The British pound is recovering from an earlier belly-ache brought on by the specter of a loss of its AAA credit rating. According to Standard & Poor's, there is a one-in-three chance that the government's incessant spending to stave off recession will end in a loss of its ranking. In that case it would be the fifth west European nation to lose its crown and would join the so-called PIGS of Europe – Portugal , Ireland , Greece and Spain . The pound fell to $1.5515 at its weakest point today after a New York close of $1.5753. By 10:00am in New York today the pound has recovered to back above $1.5700.
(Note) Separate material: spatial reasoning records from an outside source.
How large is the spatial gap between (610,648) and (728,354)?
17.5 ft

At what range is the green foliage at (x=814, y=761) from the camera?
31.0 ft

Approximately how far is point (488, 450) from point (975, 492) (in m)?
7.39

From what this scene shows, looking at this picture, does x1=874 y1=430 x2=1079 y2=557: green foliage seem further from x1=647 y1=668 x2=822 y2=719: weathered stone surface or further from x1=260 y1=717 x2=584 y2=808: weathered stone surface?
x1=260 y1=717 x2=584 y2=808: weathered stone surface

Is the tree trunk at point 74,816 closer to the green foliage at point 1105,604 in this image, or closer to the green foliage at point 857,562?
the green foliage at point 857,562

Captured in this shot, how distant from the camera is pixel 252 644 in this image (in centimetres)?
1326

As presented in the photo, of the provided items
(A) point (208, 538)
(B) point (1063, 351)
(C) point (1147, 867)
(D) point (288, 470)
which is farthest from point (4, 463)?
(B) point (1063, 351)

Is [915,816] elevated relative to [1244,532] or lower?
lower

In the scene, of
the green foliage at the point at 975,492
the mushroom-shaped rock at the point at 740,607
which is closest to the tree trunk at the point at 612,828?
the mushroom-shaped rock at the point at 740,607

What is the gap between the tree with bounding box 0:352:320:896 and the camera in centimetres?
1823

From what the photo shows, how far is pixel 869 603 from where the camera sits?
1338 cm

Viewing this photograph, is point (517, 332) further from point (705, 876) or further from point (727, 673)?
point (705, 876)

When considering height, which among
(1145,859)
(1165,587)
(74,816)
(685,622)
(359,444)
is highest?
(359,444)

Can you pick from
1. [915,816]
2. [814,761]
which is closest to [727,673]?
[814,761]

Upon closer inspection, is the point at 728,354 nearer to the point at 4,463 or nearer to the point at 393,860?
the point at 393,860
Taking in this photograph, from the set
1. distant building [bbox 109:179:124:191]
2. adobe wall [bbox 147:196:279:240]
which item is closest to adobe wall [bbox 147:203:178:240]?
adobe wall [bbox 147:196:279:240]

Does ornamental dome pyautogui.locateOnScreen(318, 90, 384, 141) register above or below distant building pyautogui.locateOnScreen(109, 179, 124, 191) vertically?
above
Britain is singled out as a basket case by the ratings agency on account of its rising debt burden, which is reaching 100% and the agency thinks that this might be more like a medium term event than anything else. The jolt today sent stocks in London down alongside the price of British gilts as well as the cost of insuring against gilt defaults.

S& P announced a reduced outlook on Britain moving its outlook from ‘stable' to ‘negative.' While four nations have already been stripped of AAA status, it's probably a simple function of the recession and to not reflect the deterioration in public finances across the western world would likely make a mockery of the already-tarnished ratings agencies. The industry has in the past been criticized for moving too little, too late to reflect weakening fundamentals at companies.

In this case, the position is clear. The failure of the entire financial system across the western world has created a need for public money to rescue and support ailing institutions to stave off larger problems. The resulting stability comes at an onerous public cost. To not reflect this would be unreasonable. The danger for Britain and the pound is whether other nations suffer the same fate. If the buck stops with Britain there will ultimately be severe repercussions on the government's ability to fund a swelling deficit and on the flow of investment capital into the country. Neither case looks positive for the pound, which fell right across the board today.

The flight out of sterling today was accompanied by an increase in appetite for dollars following a trifecta of events. Wednesday's FOMC minutes poured cold water on recovery theories with the Fed wondering publicly about the longevity of the recovery. Yesterday former Fed chairman, Alan Greenspan speaking at a Bipartisan Policy Center meeting in Washington to address questions on the financial sector declared his lack of confidence that the rebound would hold.

Anyone who has ever read Mr. Greenspan's autobiography, penned just in time to greet the financial crisis some people like to accredit him with creating, will understand his passion for statistics. Mr. Greenspan's observation that the number of single-family homes falling into default does not signal an end to the price declines. In reference to those liquidations he said, “I don't think we're there yet” noting that without a leveling off in house prices a mortgage crisis remains a clear and present danger.

Finally, jobless claims in the U.S. continued to rise this week with the total number of insurance claims now running at a pace of 6.66 million. This marks the sixteenth consecutive week of rising claims and as such the data is deviating from the traditional script, which argues that after a peak in weekly jobless claims, the worst is over. However, many people are coming around to what central banks keep telling us, which is that this recovery is likely to be a tepid one. Today's data certainly argues that point and provides a shot in the arm to the view that recovery will be far from robust.

We noted at this time last week that the boost to jobless claims from the Chrylser filing was not an aberration, which some were quick to take solace from. The fact is that the recession is costing far more than any recession that has gone before and in this case has toppled not just one, but more likely two of the nation's automakers. GM has another week to file for Chapter 11 and most likely will. It says it plans to idle 36 plants, throughout the filing process, which could see them closed for nine weeks. That will create another boost to jobless claims that cannot and should not be ignored.

The major question for us going forward in terms of the dollar is whether the false start for recovery bulls will be reflected in a similar false start for dollar bears. The euro, which today buys $1.3750 is starting to look heavy and today's story that the ECB mulled purchases of twice the size that it recently announced when it eased interest rates, won't do the euro one single jot of good. Already the potential for loss of Britain 's credit rating and the current ‘good' standing of the Eurozone's fiscal position relative to what it could be if it dug deeper to bail out its system, has seen dramatic credit spread shifts with investors favoring German debt over anything else. The euro is heading for safe-haven status by virtue of what it has not done because the ECB feels as though it can get away without it.

But with stock markets at a potential tipping point and investor confidence stating to wear thin, the onus will be on the euro bulls to defend their perspective against the background of a weaker economy rather than a recovering one.